> **What is asked**: Gather every line in the data below that contains the string "chimney", treating uppercase and lowercase letters as different.

> **Data to use**:
* Begin *

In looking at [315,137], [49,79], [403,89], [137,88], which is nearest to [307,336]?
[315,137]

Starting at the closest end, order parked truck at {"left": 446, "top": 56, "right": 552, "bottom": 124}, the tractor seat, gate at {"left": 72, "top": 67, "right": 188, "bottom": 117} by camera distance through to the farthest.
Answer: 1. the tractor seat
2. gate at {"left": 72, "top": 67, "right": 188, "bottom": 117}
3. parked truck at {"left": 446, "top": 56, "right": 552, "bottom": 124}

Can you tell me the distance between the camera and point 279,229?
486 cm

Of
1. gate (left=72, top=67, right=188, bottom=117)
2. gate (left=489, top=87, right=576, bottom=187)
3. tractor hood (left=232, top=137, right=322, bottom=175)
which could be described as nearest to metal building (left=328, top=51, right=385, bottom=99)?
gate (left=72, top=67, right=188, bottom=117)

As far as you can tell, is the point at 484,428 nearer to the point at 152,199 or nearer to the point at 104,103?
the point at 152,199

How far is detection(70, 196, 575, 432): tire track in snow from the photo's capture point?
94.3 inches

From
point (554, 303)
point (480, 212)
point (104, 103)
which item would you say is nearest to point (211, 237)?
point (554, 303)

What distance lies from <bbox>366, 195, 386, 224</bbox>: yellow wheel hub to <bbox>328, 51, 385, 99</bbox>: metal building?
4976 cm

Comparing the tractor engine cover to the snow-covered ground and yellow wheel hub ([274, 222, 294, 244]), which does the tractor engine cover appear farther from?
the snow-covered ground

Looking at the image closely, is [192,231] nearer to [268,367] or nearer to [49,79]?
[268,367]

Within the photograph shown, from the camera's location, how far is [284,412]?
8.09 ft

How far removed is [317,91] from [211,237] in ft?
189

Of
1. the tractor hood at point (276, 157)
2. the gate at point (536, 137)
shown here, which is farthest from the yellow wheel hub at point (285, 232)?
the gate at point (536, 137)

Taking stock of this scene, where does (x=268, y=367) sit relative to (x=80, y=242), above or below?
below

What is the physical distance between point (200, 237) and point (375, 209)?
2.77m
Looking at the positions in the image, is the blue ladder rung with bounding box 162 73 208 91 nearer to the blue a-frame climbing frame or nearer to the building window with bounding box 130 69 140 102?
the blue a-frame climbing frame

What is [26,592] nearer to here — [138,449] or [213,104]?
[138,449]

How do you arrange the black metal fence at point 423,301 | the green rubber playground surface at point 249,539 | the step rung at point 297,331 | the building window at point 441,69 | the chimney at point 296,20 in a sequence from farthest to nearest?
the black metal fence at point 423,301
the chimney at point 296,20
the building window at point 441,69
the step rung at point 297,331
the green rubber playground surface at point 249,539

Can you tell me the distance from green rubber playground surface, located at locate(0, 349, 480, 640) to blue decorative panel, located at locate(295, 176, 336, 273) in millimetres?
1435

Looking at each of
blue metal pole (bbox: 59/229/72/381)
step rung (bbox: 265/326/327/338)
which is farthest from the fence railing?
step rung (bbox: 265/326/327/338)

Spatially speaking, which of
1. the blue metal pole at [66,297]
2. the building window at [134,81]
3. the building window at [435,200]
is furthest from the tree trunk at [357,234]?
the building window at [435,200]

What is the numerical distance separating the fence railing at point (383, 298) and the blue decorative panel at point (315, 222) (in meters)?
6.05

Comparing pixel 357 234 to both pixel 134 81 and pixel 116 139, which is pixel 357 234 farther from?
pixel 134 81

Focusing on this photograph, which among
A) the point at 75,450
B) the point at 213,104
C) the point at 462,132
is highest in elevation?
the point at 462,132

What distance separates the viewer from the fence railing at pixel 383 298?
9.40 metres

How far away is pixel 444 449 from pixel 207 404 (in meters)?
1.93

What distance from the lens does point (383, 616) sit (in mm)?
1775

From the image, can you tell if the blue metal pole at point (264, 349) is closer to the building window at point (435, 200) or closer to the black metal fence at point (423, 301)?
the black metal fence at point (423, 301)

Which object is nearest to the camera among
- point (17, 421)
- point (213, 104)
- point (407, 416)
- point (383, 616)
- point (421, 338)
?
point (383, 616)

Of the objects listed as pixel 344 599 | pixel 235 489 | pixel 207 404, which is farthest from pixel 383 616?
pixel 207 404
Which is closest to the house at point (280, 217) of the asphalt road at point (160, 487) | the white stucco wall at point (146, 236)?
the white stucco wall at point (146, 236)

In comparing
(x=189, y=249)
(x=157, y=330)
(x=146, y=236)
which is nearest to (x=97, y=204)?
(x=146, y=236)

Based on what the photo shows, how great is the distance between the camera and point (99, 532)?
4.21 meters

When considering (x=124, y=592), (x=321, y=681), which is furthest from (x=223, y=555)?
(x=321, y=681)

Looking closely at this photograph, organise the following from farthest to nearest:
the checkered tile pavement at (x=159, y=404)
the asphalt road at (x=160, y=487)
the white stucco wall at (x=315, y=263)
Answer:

* End *

> **Reply to the task**:
How do you arrange the black metal fence at point 423,301 | the green rubber playground surface at point 249,539 | the step rung at point 297,331 | the building window at point 441,69 | the chimney at point 296,20 in a sequence from farthest to nearest?
the chimney at point 296,20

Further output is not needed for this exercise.